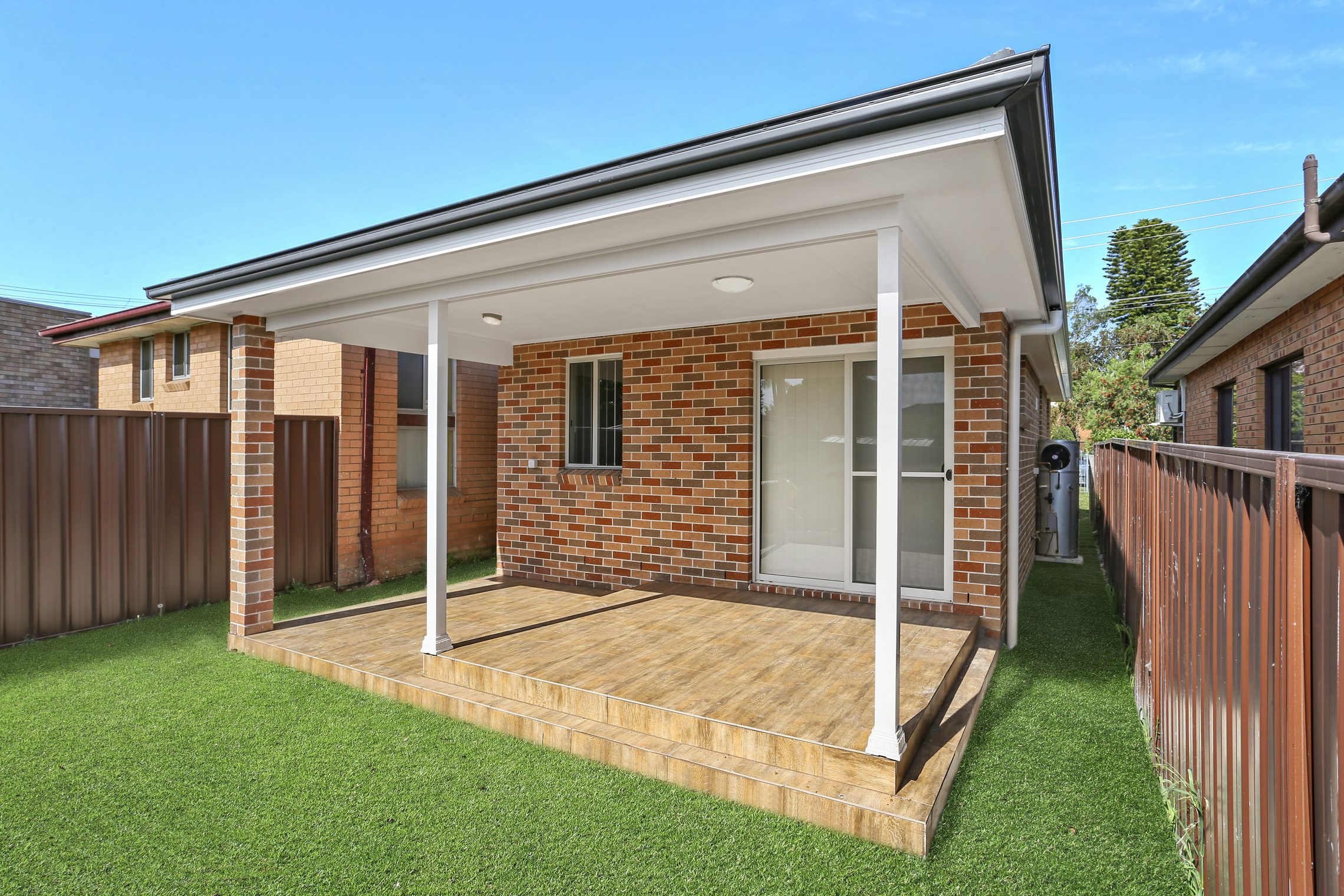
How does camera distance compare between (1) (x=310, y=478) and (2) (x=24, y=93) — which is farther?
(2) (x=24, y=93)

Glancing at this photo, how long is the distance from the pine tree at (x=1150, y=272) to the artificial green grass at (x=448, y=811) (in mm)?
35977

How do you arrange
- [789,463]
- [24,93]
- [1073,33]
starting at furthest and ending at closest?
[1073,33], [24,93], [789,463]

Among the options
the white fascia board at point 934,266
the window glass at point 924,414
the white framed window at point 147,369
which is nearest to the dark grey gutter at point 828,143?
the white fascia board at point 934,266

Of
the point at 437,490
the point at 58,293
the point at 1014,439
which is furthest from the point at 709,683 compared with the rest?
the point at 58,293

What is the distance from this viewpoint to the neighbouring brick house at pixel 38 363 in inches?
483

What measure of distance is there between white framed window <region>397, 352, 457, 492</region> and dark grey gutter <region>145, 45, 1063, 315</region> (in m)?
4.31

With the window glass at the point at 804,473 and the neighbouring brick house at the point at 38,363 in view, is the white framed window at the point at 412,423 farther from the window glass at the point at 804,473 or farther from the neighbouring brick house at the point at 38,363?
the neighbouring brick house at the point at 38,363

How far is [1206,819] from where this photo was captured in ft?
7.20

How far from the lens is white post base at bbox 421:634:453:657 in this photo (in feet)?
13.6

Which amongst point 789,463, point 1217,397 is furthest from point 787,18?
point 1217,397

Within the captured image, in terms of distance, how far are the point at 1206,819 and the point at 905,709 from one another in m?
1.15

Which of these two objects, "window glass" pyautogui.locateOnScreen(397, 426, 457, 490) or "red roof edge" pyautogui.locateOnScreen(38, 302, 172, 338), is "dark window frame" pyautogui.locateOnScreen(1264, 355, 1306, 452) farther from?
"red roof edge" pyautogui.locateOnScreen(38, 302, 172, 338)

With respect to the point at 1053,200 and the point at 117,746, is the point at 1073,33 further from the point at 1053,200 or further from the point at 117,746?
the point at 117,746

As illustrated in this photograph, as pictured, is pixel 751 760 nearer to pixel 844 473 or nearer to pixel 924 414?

+ + + + +

▶ _AIM_
Rewrite all of the entries above as a numbered list, one line per item, leaving out the blank lines and the picture.

▶ _TASK OUTPUT_
1. How does camera distance compare between (1) (x=310, y=478) and (2) (x=24, y=93) — which is farther?
2. (2) (x=24, y=93)
3. Glancing at this photo, how long is the distance from the pine tree at (x=1150, y=272) to the artificial green grass at (x=448, y=811) (in mm)?
4. 35977
5. How do you arrange
6. - [789,463]
7. - [24,93]
8. - [1073,33]
9. starting at furthest and ending at closest?
10. [1073,33], [24,93], [789,463]
11. Among the options
12. the white fascia board at point 934,266
13. the window glass at point 924,414
14. the white framed window at point 147,369
15. which is nearest to the dark grey gutter at point 828,143?
16. the white fascia board at point 934,266
17. Of
18. the point at 437,490
19. the point at 58,293
20. the point at 1014,439
21. which is furthest from the point at 709,683 compared with the rest?
22. the point at 58,293
23. What is the distance from this viewpoint to the neighbouring brick house at pixel 38 363 in inches?
24. 483
25. What measure of distance is there between white framed window <region>397, 352, 457, 492</region> and dark grey gutter <region>145, 45, 1063, 315</region> (in m)?
26. 4.31
27. With the window glass at the point at 804,473 and the neighbouring brick house at the point at 38,363 in view, is the white framed window at the point at 412,423 farther from the window glass at the point at 804,473 or farther from the neighbouring brick house at the point at 38,363?
28. the neighbouring brick house at the point at 38,363
29. How far is [1206,819] from where this photo was captured in ft?
30. 7.20
31. How far from the lens is white post base at bbox 421:634:453:657 in this photo (in feet)?
32. 13.6
33. Which amongst point 789,463, point 1217,397 is furthest from point 787,18?
34. point 1217,397
35. Within the captured image, in terms of distance, how far are the point at 1206,819 and the point at 905,709 from one another in m?
36. 1.15
37. Which of these two objects, "window glass" pyautogui.locateOnScreen(397, 426, 457, 490) or "red roof edge" pyautogui.locateOnScreen(38, 302, 172, 338), is "dark window frame" pyautogui.locateOnScreen(1264, 355, 1306, 452) farther from?
38. "red roof edge" pyautogui.locateOnScreen(38, 302, 172, 338)
39. With respect to the point at 1053,200 and the point at 117,746, is the point at 1073,33 further from the point at 1053,200 or further from the point at 117,746?
40. the point at 117,746
41. As illustrated in this photograph, as pictured, is pixel 751 760 nearer to pixel 844 473 or nearer to pixel 924 414?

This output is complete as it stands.